**Vorgegebener Text**.
* * *

Cowboys gegen Nazis: PULP

Es ist fast lachhaft, welch enorme Produktivität das Kreativduo Ed Brubaker (Text) und Sean Philipps (Zeichnungen) an den Tag legt. Alle halbe Jahre liegt eine neue grafische Novelle vor! Die Liste ihrer Titel ist bereits länger als mein Unterarm (habe ich probeweise auftätowiert)!

Während ich diese Zeilen schreibe, erfahre ich, dass seit dem Sommer 2020 (in dem PULP erschienen ist) bereits drei Bände der neuen Serie RECKLESS vorliegen. Wahrscheinlich haben beide Klone im Keller, die nachts weiterarbeiten.

(Deutsche Ausgaben hängen meines Wissens noch bei ihrer Reihe KILL OR BE KILLED von 2017-18.)

Wie kann man solchen Leuten trauen?! Fließband-Schreiber-und-Zeichner! Das kann doch nix taugen!

Und dann hab ich PULP in den Fingern und Sean Philipps ist cool wie immer, diesmal fast noch einen Tacken schöner, weil er hinreißende Textur-Effekte für seine Rückblenden benutzt.

* * *

**Datenauszug**.
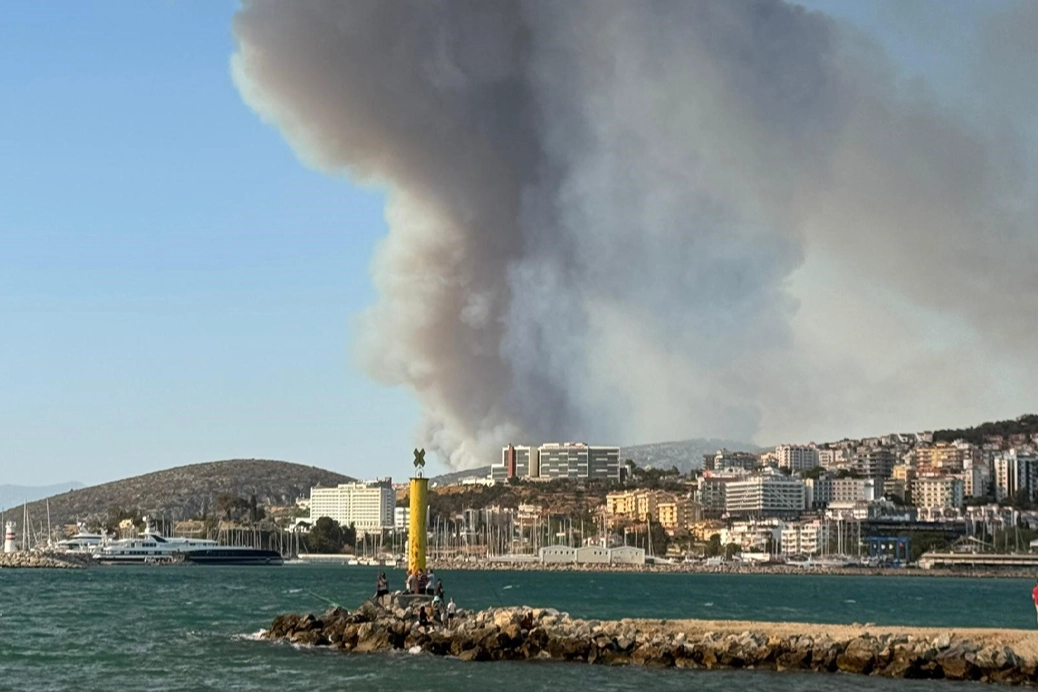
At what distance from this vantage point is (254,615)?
1821 inches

* * *

**Was zu tun ist**.
[a] Gib aus der Besprechung von PULP den Abschnitt von „Es ist fast“ bis „ich probeweise auftätowiert)!“ wortgetreu wieder.
[b] Wie könnte die Besprechung von PULP weitergehen? Setze sie im Anschluss an ihren letzten Satz fort.
Die Auflistung ist eigenständiges Material und gehört nicht zur Besprechung von PULP.

**Ergebnisse je Aufgabe**.
[a]
Es ist fast lachhaft, welch enorme Produktivität das Kreativduo Ed Brubaker (Text) und Sean Philipps (Zeichnungen) an den Tag legt. Alle halbe Jahre liegt eine neue grafische Novelle vor! Die Liste ihrer Titel ist bereits länger als mein Unterarm (habe ich probeweise auftätowiert)!

[b]
Und Ed Brubaker hämmert eine gnadenlos straighte und packende Geschichte runter, die es auch noch schafft, Cowobys mit Nazis zusammenzuführenohne dass es quatschig wirkt!
Das ist schockierend. Schockierend schön.

Diese Szene sieht wie ein Klischee-Western von der Stange aus? Diese Szene ist ein Klischee-Western von der Stange! Auch wenn die Seite vorher Zeit und Ort als „New York City, Februar 1939“ definiert hat. Wie kann das sein?
Auflösung folgt sogleich: Der Showdown ist die Visualisierung des Groschenromans, den Max Winter verfasst hat. Der hat das Skript gerade seinem Verleger eingereicht und steht nun erwartungsvoll vor dessen Schreibtisch in der Redaktion.

Mort, der Verleger, beendet die Lektüre – und wir befinden uns nun in New York City, im Februar 1939. Mort applaudiert der Schießerei, streicht Max jedoch das heraus, was im Anschluss folgt: ein möglicher Ruhestand für den Western-Outlaw Red River Kid.
Max versucht zu protestieren: Er möchte seine Stoffe weiterentwickeln, das habe „Conan“-Schöpfer Robert E. Howard schließlich auch getan.

Mort bügelt ihn schnell ab und zahlt seinen Autoren aus, allerdings bekommt er weniger als sonst, weil die Kioske inzwischen mit Groschenwestern überflutet würden.

Zack, so einfach geht das. Auf nur neun Seiten haben Brubaker und Philipps den alten Schreiberling Max Winter mit seinen Fähigkeiten, in seiner Zeit und seiner Situation etabliert. Genauso flott geht PULP im Folgenden zu Werke.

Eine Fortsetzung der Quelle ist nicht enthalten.